We matched 1138 patients with SARS-CoV-2 positive testing within 10 days of the anaesthetic to 3396 non-infected controls. The cohort included 56.6% (2568/4534) male patients, 69.9% (2839/4060) White patients, and 63.5% (2879/4533) ASA PS 1-2 patients. General surgery cases comprised 38.4% (1739/4534) of the cohort, followed by orthopaedic surgery at 12.6% (573/4534) and ear, nose, and throat surgery at 8.2% (371/4534). In the overall sample of 4534 patients, 52 had a severe adverse event (0.01%). Children with SARS-CoV-2 had a higher risk of at least one severe adverse event (25/1138 [2.20%] vs 27/3396 [0.80%] in those non-infected; adjusted odds ratio 2.34; 95% confidence interval 1.25-4.39). None of the children with SARS-CoV-2 had a cardiac arrest, required extracorporeal life support, or died.

CONCLUSIONS

In the largest cohort to date of paediatric patients undergoing general anaesthesia, SARS-CoV-2 infection was associated with severe perioperative adverse events, but no children in the infected cohort died.

摘要

背景

感染严重急性呼吸综合征冠状病毒2(SARS-CoV-2)的儿童在接受麻醉时发生严重不良事件的发生率尚未明确。
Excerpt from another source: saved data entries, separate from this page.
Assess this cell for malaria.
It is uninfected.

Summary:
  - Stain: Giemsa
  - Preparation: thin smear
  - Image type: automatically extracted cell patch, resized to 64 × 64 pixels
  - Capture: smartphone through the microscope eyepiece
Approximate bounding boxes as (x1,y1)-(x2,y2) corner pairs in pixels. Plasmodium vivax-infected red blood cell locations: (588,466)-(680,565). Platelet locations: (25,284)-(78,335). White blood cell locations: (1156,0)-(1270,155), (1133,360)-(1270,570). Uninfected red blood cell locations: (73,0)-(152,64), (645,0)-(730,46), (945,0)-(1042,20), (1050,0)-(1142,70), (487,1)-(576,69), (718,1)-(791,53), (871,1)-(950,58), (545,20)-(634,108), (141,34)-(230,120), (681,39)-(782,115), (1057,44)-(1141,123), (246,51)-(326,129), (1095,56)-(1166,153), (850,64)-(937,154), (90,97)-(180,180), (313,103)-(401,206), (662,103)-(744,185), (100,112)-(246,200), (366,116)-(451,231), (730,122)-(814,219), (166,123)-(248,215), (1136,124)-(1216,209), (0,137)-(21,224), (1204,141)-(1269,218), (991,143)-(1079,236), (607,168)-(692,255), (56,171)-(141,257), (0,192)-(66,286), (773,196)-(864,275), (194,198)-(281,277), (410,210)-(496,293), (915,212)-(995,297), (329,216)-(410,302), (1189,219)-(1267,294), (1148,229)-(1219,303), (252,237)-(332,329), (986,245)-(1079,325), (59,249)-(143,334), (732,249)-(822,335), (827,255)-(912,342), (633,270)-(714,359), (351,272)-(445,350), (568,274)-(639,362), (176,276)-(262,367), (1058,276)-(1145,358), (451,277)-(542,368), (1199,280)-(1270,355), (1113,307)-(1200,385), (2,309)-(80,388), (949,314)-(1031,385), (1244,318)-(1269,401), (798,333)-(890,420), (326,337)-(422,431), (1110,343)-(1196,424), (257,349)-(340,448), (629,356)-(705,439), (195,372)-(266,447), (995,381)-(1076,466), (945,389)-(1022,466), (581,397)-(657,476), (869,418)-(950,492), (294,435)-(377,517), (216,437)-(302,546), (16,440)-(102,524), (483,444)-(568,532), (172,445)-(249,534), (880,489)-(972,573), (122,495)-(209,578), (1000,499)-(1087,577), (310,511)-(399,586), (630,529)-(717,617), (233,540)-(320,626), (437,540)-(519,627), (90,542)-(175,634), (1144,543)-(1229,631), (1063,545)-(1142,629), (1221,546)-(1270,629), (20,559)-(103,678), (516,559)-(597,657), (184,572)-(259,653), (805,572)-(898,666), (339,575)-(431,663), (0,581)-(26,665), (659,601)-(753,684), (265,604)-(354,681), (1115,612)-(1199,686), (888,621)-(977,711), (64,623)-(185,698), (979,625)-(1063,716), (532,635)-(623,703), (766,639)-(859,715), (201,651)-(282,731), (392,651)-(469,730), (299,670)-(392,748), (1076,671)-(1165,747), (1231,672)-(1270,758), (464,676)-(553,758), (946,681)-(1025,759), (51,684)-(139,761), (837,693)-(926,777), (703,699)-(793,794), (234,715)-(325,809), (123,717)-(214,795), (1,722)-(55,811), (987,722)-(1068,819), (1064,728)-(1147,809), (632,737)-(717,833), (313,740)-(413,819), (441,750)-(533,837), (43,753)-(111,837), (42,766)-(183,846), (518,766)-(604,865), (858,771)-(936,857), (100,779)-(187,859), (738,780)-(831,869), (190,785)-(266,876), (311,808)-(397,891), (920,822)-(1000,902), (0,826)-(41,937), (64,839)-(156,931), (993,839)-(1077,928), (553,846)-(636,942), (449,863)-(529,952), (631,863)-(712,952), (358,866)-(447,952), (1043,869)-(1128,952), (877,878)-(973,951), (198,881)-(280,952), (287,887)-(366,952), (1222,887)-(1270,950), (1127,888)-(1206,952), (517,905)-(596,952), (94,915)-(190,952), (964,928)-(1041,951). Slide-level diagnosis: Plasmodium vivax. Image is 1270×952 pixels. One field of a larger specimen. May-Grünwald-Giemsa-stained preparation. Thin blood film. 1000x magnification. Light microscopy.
我们研究了SARS-CoV-2感染与儿童围手术期严重不良事件之间的关系。

方法

这项多中心(21家北美机构)回顾性队列研究纳入了年龄小于18岁、美国麻醉医师协会身体状况分级(ASA PS)为1-4级且感染非重症SARS-CoV-2的儿童,这些儿童于2020年4月1日至2021年3月31日期间接受全身麻醉。主要结局是麻醉后7天内严重围手术期不良事件(因呼吸支持升级入住重症监护病房、急性呼吸窘迫综合征、术后肺炎、心血管骤停、体外生命支持和死亡)的发生率,采用多变量分析并通过倾向评分进行治疗权重的逆概率分析。倾向评分混合效应模型纳入了预先选定的变量。治疗权重的逆概率用于保留所有数据,同时在测量的混杂因素上平衡暴露组。

结果

我们将麻醉前10天内SARS-CoV-2检测呈阳性的1138例患者与3396例未感染对照进行匹配。该队列包括56.6%(2568/4534)的男性患者、69.9%(2839/4060)的白人患者以及63.5%(2879/4533)的ASA PS 1-2级患者。普通外科手术病例占队列的38.4%(1739/4534),其次是骨科手术,占12.6%(573/4534),耳鼻喉科手术占8.2%(371/4534)。在4534例患者的总体样本中,52例发生严重不良事件(0.01%)。感染SARS-CoV-2的儿童发生至少一项严重不良事件的风险更高(25/1138 [2.20%] 对比未感染儿童中的27/3396 [0.80%];校正优势比2.34;95%置信区间1.25-4.39)。感染SARS-CoV-2的儿童中无人发生心脏骤停、需要体外生命支持或死亡。

结论

在迄今为止接受全身麻醉的儿科患者最大队列中,SARS-CoV-2感染与围手术期严重不良事件相关,但感染队列中无儿童死亡。